▶ _PROVIDED DATA_:

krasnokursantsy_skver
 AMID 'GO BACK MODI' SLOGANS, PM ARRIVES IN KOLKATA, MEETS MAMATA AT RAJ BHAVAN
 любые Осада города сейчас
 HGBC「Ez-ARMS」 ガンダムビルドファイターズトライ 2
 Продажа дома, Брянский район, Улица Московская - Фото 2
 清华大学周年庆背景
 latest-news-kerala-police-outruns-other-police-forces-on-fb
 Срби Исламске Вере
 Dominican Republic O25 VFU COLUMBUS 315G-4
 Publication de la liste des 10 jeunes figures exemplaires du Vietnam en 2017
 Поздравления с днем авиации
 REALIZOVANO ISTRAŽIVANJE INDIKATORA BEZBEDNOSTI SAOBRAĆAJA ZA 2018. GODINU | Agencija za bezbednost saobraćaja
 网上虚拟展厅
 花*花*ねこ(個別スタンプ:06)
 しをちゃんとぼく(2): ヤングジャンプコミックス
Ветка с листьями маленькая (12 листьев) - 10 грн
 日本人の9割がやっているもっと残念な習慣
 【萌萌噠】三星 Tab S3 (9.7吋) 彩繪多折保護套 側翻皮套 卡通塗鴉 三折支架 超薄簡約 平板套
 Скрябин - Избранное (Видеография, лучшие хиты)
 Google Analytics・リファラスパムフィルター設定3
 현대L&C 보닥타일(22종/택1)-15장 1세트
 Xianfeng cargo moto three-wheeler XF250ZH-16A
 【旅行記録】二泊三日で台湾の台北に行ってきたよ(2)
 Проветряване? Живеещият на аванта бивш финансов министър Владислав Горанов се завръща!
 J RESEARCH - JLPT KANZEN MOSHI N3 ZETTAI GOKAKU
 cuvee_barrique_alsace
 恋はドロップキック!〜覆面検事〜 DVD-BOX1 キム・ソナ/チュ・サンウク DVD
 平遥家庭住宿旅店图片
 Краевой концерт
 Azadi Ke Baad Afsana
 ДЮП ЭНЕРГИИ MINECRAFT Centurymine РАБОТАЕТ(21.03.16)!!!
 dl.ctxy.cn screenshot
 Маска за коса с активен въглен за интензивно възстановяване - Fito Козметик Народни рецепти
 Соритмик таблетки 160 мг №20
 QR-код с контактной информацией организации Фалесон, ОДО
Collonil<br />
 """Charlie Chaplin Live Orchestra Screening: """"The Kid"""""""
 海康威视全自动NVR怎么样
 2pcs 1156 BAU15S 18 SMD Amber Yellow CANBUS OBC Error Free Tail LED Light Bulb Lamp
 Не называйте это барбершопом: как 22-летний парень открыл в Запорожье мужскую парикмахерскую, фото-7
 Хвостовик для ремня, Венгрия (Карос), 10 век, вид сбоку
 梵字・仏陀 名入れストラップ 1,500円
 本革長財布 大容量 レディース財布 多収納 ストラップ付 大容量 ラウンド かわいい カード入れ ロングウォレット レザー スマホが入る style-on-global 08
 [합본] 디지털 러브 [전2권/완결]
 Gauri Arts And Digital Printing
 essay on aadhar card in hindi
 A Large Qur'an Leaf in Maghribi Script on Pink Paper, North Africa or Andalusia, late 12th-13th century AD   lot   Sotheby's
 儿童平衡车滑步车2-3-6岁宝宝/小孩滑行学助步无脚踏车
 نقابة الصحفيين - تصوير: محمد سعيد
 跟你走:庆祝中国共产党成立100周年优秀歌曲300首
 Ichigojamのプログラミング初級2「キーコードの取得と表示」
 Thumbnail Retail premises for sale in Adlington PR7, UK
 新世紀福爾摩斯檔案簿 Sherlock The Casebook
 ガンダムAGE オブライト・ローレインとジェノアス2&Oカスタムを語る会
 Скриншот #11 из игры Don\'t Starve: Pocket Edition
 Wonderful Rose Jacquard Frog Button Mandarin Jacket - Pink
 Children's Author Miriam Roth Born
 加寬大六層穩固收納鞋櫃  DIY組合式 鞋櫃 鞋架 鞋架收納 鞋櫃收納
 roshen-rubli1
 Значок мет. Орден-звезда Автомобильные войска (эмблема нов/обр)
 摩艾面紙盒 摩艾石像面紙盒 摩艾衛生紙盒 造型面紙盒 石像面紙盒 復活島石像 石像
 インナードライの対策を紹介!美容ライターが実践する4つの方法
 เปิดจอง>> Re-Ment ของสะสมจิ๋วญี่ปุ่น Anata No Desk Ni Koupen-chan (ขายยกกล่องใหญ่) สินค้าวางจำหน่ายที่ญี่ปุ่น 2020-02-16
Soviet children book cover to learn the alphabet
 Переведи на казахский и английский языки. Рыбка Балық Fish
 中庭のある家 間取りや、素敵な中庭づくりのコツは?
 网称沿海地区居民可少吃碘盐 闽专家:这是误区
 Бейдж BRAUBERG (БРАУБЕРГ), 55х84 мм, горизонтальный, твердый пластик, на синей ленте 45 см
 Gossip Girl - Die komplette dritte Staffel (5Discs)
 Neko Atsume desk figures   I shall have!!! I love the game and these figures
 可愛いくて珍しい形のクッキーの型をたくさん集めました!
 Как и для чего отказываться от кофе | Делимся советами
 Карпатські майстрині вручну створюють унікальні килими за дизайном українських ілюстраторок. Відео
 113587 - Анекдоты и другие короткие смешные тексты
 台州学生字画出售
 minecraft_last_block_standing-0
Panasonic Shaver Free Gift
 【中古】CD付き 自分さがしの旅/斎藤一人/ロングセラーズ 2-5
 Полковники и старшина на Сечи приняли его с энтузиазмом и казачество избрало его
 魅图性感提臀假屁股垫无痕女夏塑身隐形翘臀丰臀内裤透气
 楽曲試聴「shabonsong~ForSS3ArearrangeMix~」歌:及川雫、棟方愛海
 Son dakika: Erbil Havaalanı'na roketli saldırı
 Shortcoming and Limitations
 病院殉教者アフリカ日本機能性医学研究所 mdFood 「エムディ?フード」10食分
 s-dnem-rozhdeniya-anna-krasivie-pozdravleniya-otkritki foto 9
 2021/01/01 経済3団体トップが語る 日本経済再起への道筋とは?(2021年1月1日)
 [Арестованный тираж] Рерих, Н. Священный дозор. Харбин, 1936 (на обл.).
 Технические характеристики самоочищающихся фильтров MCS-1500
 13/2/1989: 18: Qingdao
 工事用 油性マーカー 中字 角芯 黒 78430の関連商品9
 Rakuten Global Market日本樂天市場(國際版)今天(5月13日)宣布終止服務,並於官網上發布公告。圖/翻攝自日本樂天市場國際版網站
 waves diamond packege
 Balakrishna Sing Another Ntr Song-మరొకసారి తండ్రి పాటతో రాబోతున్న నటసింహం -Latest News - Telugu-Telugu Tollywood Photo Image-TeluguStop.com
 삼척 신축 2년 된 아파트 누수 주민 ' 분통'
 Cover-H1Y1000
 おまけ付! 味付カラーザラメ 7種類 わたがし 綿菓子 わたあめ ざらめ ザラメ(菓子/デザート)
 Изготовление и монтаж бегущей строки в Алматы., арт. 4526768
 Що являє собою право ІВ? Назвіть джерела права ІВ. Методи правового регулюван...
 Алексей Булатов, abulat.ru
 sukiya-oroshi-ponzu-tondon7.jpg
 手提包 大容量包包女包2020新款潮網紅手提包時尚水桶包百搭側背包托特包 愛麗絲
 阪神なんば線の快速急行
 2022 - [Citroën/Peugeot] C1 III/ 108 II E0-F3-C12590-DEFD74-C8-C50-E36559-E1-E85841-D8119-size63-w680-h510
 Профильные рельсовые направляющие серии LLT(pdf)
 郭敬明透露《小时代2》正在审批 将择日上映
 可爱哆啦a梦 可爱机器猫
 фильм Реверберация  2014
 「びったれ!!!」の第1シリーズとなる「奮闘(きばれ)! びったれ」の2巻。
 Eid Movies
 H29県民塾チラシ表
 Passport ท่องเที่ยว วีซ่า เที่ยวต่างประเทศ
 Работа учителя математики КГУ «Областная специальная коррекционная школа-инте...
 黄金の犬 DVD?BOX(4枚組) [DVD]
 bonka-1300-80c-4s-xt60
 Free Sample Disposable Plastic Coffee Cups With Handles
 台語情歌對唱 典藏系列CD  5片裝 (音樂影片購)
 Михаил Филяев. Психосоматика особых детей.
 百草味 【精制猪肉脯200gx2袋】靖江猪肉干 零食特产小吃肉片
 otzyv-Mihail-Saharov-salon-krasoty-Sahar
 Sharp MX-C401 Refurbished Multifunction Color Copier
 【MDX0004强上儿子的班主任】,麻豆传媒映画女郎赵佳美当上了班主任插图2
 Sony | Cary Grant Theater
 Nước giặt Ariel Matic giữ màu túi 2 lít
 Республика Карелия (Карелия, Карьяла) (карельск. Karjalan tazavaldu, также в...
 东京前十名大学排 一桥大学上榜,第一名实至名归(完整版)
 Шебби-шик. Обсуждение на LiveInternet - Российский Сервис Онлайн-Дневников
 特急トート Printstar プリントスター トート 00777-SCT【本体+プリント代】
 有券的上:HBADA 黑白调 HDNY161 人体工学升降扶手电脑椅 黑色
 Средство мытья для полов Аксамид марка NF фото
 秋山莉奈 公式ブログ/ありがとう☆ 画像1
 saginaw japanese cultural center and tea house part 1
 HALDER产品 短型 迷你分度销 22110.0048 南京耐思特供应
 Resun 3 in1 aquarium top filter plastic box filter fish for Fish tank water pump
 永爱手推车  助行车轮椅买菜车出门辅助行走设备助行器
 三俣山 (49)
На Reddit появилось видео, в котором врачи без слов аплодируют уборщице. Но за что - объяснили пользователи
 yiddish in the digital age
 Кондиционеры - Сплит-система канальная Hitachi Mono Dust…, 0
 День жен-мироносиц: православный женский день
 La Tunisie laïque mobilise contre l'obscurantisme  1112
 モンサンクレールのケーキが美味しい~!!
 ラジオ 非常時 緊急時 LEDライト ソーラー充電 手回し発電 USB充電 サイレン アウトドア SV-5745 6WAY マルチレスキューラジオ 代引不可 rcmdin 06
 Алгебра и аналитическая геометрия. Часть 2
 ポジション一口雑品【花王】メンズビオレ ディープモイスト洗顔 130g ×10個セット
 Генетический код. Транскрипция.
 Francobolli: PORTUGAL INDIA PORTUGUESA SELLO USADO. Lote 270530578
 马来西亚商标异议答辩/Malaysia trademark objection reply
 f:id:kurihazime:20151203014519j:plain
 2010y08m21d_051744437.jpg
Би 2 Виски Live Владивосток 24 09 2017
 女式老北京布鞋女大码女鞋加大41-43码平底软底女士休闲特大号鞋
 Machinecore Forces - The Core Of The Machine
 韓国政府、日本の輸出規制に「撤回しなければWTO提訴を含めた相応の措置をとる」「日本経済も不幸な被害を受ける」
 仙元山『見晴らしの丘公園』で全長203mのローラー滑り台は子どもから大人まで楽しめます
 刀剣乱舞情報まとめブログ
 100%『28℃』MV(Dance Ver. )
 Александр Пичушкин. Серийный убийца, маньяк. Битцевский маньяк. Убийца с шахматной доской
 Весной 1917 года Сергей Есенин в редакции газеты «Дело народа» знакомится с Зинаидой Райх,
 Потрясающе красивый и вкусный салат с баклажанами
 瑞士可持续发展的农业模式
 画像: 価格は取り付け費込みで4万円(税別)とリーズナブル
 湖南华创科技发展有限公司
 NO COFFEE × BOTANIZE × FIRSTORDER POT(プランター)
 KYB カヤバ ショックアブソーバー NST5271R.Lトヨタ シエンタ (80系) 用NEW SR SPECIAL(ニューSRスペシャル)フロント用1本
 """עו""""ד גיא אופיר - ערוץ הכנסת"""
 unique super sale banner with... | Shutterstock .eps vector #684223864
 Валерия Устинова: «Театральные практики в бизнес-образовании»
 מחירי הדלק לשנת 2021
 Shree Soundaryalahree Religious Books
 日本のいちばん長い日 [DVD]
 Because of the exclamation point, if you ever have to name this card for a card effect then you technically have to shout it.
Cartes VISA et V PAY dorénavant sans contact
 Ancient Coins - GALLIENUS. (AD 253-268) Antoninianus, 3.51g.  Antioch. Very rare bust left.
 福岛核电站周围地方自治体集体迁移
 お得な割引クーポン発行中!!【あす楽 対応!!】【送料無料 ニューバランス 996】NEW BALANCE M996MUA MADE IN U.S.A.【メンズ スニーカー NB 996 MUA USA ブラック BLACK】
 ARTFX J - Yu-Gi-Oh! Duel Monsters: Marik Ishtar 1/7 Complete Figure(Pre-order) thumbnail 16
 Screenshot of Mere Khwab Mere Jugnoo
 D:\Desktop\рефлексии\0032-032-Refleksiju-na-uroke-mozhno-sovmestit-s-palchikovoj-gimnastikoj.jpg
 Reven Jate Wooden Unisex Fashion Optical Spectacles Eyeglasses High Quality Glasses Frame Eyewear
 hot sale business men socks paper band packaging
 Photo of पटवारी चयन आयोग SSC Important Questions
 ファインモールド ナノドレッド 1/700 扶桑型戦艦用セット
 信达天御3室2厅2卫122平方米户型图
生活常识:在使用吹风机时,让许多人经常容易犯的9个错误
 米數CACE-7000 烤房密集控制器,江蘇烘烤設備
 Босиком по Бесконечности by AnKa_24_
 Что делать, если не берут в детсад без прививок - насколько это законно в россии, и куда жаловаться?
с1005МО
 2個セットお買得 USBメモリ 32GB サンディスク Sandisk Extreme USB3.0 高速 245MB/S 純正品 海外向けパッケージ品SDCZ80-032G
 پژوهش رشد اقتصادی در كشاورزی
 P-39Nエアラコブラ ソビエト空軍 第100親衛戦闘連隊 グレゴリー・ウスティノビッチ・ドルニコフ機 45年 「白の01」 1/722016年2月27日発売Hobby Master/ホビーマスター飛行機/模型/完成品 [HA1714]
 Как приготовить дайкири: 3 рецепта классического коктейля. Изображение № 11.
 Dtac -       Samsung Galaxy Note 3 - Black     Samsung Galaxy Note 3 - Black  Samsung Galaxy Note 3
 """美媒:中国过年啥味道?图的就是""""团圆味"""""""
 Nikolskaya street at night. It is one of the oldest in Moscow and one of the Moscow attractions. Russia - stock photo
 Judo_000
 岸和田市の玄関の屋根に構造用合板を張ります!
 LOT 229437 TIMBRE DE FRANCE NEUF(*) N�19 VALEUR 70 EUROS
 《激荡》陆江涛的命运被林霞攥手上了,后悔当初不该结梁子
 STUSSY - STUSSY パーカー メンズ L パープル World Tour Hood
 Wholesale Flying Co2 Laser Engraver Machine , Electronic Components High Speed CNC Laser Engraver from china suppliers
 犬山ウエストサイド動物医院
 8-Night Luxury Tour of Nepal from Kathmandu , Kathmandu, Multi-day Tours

▶ _WORK REQUIRED_:
Look over the material above and report each line holding "figures".

▶ _SOLUTION_:
 Publication de la liste des 10 jeunes figures exemplaires du Vietnam en 2017
 Neko Atsume desk figures   I shall have!!! I love the game and these figures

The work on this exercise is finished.